_Aim of the task_.
Select the lines of the records containing the word "name" and list them.

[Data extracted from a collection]

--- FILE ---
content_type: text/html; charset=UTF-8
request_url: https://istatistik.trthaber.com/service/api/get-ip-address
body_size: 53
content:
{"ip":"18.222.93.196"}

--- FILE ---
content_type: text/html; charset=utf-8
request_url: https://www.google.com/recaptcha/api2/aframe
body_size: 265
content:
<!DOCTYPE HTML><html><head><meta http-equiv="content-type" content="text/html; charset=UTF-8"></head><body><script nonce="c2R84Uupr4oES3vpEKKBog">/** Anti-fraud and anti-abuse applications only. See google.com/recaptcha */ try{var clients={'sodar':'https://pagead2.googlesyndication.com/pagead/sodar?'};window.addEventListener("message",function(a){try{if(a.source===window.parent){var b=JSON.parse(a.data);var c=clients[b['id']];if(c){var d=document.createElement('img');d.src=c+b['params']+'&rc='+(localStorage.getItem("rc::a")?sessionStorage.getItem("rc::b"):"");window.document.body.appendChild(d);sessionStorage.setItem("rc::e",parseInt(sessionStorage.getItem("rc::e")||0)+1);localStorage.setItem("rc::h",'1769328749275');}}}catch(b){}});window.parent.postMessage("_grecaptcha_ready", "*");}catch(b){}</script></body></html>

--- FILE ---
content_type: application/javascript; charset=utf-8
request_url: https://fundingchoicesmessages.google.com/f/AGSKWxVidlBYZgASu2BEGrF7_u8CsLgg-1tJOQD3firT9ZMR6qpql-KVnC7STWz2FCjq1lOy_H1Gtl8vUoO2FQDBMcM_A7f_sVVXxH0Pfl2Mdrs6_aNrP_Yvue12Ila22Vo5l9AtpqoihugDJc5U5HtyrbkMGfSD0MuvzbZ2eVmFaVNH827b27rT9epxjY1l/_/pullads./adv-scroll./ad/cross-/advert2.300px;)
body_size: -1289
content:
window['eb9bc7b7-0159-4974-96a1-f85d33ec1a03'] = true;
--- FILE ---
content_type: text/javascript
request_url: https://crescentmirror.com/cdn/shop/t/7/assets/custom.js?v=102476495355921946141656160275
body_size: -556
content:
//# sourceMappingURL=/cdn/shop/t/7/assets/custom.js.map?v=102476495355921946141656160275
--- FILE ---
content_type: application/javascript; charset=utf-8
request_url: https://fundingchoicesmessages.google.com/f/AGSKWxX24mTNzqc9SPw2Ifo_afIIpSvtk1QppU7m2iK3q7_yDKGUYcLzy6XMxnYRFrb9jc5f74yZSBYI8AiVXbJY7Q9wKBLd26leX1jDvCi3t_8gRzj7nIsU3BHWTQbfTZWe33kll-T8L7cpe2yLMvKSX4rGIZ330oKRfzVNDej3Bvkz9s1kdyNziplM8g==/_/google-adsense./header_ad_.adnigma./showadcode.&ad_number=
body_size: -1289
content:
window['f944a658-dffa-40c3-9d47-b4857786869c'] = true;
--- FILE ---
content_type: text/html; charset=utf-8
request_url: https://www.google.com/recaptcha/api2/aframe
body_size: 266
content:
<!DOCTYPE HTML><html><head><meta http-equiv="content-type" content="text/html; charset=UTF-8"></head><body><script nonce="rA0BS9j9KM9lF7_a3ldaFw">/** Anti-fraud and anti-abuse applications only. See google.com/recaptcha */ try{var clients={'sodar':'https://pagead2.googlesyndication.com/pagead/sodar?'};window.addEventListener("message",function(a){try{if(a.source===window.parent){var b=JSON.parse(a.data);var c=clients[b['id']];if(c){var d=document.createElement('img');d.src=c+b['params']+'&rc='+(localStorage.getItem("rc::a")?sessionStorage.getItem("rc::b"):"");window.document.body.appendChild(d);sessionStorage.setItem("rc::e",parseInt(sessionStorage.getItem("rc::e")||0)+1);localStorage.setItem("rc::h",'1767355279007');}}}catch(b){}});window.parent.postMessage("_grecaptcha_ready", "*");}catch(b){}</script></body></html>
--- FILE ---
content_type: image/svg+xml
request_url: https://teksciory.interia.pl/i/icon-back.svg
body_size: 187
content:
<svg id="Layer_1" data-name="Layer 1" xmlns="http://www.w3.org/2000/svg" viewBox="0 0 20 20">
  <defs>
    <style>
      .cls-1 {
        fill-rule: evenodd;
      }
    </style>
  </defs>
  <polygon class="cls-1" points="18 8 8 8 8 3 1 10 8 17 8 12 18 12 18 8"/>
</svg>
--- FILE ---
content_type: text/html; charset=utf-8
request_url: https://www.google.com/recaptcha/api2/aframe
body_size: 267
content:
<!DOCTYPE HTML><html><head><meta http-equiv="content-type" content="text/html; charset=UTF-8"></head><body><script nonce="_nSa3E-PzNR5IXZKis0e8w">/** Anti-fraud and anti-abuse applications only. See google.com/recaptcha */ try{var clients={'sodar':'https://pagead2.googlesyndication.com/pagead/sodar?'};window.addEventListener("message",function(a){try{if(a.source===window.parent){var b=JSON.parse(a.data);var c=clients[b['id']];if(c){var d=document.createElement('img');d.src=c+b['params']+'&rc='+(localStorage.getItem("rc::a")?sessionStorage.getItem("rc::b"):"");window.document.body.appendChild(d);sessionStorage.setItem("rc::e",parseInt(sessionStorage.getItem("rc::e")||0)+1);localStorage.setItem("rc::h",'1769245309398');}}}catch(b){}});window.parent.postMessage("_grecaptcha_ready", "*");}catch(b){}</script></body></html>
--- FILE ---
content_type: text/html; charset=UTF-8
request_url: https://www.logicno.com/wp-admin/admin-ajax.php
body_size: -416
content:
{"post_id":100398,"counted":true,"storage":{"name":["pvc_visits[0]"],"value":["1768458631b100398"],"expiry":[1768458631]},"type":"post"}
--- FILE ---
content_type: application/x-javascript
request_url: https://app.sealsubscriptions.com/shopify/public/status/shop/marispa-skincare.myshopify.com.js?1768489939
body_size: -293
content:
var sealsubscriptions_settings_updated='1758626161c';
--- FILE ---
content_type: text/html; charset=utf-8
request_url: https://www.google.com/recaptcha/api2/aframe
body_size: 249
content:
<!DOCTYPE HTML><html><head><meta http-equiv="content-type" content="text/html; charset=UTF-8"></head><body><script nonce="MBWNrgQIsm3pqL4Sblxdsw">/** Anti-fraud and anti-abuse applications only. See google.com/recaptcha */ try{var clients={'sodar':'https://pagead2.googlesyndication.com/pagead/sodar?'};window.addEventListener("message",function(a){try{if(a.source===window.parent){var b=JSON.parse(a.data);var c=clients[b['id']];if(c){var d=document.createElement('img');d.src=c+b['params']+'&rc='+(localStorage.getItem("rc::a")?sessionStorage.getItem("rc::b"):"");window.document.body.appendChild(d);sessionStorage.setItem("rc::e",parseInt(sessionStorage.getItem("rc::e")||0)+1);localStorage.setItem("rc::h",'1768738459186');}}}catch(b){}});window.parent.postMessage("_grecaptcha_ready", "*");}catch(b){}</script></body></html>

_Task solution_.
<svg id="Layer_1" data-name="Layer 1" xmlns="http://www.w3.org/2000/svg" viewBox="0 0 20 20">
{"post_id":100398,"counted":true,"storage":{"name":["pvc_visits[0]"],"value":["1768458631b100398"],"expiry":[1768458631]},"type":"post"}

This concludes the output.